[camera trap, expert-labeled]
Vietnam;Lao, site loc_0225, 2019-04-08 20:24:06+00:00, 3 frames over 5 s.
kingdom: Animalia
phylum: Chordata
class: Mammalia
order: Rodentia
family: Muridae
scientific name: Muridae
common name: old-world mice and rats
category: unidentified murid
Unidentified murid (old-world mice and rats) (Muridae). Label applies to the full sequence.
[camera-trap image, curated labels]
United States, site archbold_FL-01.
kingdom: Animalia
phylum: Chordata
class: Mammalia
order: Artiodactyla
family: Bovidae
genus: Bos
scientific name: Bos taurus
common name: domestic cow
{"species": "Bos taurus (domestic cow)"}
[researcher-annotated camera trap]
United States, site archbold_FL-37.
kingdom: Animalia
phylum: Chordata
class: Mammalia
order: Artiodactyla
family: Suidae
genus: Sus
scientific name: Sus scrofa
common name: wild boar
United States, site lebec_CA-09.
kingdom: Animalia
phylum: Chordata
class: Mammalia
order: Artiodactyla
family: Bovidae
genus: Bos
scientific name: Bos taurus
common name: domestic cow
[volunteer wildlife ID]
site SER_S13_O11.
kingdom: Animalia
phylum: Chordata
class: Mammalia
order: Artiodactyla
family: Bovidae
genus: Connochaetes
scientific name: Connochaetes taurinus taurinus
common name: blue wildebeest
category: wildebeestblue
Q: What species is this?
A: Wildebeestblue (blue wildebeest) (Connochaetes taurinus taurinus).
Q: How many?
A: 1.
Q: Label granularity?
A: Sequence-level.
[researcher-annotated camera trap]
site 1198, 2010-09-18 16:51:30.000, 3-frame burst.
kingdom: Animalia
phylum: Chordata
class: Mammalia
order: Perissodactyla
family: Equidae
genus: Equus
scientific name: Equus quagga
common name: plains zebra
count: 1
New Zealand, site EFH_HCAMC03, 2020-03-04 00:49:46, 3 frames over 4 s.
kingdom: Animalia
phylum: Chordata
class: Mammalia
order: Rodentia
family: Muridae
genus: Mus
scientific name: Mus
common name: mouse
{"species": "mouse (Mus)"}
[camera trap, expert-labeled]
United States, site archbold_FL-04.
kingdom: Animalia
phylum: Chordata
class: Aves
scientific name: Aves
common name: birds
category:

====

**To do**
When a line holds the string "frames", pull it out of the listing.

**Answer space**
Vietnam;Lao, site loc_0225, 2019-04-08 20:24:06+00:00, 3 frames over 5 s.
New Zealand, site EFH_HCAMC03, 2020-03-04 00:49:46, 3 frames over 4 s.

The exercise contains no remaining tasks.